Can you feel the drop?
This is how we stumble,
Crawl,
Into the arms of a nightmare,
Hold on to me tight,
Don't want my dream to end.

I'll remind myself,
Never to wake up,
When you disappear.

Reviews

Written by jean.day (2253 comments posted) 19th November 2005
I like your imagery and choice of words. I really enjoyed reading this. Well done and welcome to the site.

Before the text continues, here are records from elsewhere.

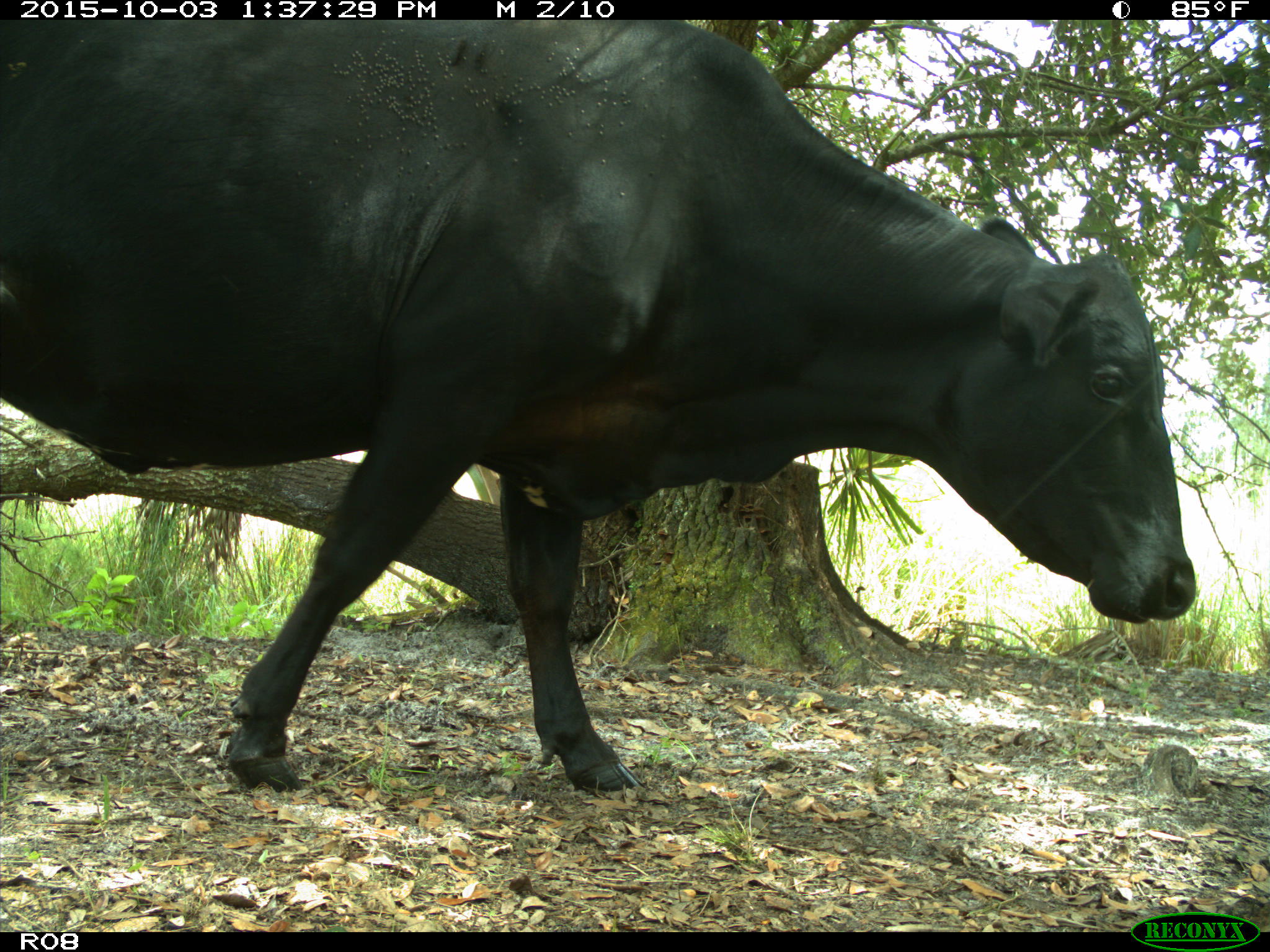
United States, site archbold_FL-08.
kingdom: Animalia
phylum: Chordata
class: Mammalia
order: Artiodactyla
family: Bovidae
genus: Bos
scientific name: Bos taurus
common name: domestic cow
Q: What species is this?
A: Bos taurus (domestic cow).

Written by amboline (183 comments posted) 22nd November 2005
It's difficult to offer constructive criticism to a piece that's so personal; there's always a risk that suggestions, no matter how well intentioned, could dumb down the nuances of what the poet is trying to express. In that spirit, please take the following comments as stuff which might make sense for an external reader; but if it seems to get in the way of what the poem means to you, don't worry about them! 
 
I wasn't quite sure about the middle of verse 1. "Does my hurt still remain?" suggests there's a past hurt here (maybe from a previous relationship), but then you say that the hurt is "from the time we both realised we're falling", which is clearly about the start of the current relationship. It seemed like a shift of focus and for me that was a bit confusing. 
 
In verse 2, "when I felt so lost" feels over-stated. The "so" is unnecessary. I felt you could be more direct here, i.e. from "feeling" to "being": "take hold of my hand like you did when I was lost" might be somewhat stronger, it would also allow you (and the reader) to play with the imagery of being lost and found, rather than simply trying to empathise with what you say you feel. 
 
Verses 3 and 4 are excellent though, with the bleak twist at the end being especially poignant. Very good!